Combining filters with Mongo's $or
is easy. Just use the same API, but with OR
instead of $or
($
doesn't seem to be a valid character for
GraphQL identifiers). For example
{
allBooks(
pages_gt: 50,
OR: [
{title: "Book 1", pages: 100},
{title_contains: "ook", OR: [{weight_gt: 2}, {pages_lt: 0}]}
]
) {
Book {
_id
title
pages
weight
}
}
}
will match all results where
pages is greater than 50
AND (
(title is "Book 1" AND pages is 100)
OR
(title contains "ook"
AND
(weight is greater than 2 OR pages is less than 0)
)
)
For nested arrays or objects, you can pass a filter with the name of the field, that's of the same form as the corresponding type's normal filters.
For arrays, whatever you pass in will be translated into $elemMatch
, which
means the record will have to have at least one array member which matches all of your criteria for it to be returned. Similarly, for nested objects
the record will have to have an object value which matches all criteria to be returned.
For example
{allBlogs(
comments: {
upVotes: 4,
author: {
OR: [
{ name: "CA 3" },
{ favoriteTag: {name: "T1"} }
]
}
},
SORT: {title: 1}
){ Blogs{ title }}}
Will query blogs that have at least one comment which has 4 upvotes, and also has an author with either a name of "CA 3", or a favoriteTag with a name of "T1"
Or you could do
{allBlogs(
comments: {
upVotes: 4,
OR: [
{author: { name: "CA 3" } },
{author: { favoriteTag: {name: "T1"}}}
]
},
SORT: {title: 1}
){ Blogs{ title }}}
which is identical.
To sort, use the SORT
argument, and pass it an object literal with the field by which you'd like to sort, with the Mongo value of 1 for ascending,
or -1 for descending. For example
allBooks(SORT: {title: 1}){title, pages}
To sort by multiple fields, use SORTS
, and send an array of those same object literals. For example
allBooks(SORTS: [{pages: 1}, {title: -1}]){title, pages}
which will sort by pages ascending, and then by title descending.

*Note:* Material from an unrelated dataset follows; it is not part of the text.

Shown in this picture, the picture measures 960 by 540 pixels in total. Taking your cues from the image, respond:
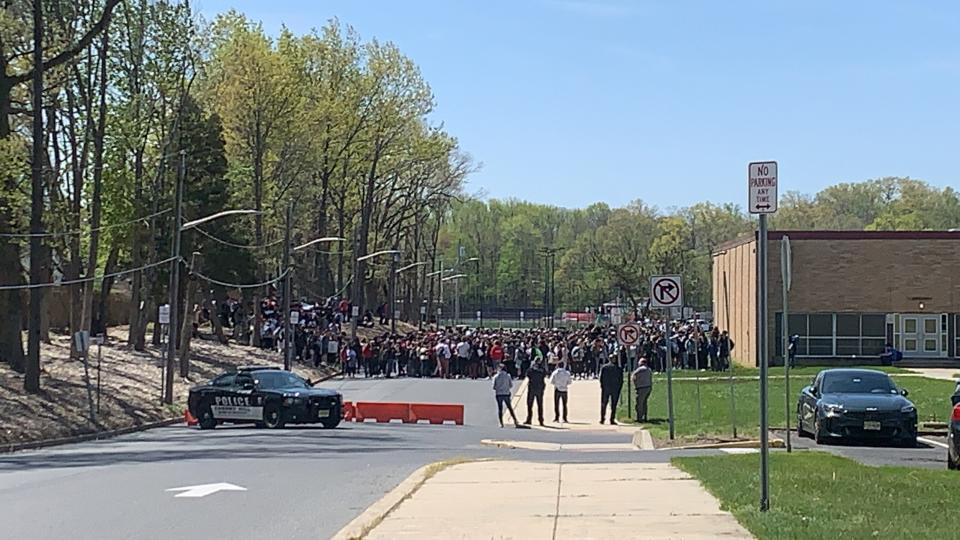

Page your data in one of two ways.
Pass LIMIT
and SKIP
to your query, which will map directly to the $limit
and $skip
Mongo aggregation arguments.
Or send over PAGE
and PAGE_SIZE
arguments, which calculate $limit
and $skip
for you, and add to the Mongo query.
Use standard GraphQL syntax to select only the fields you want from your query. The incoming ast will be parsed, and the generated query will only pull what was requested. This applies to nested fields as well. For example, given this GraphQL setup, this unit test, and the others in the suite demonstrate the degree to which you can select nested field values.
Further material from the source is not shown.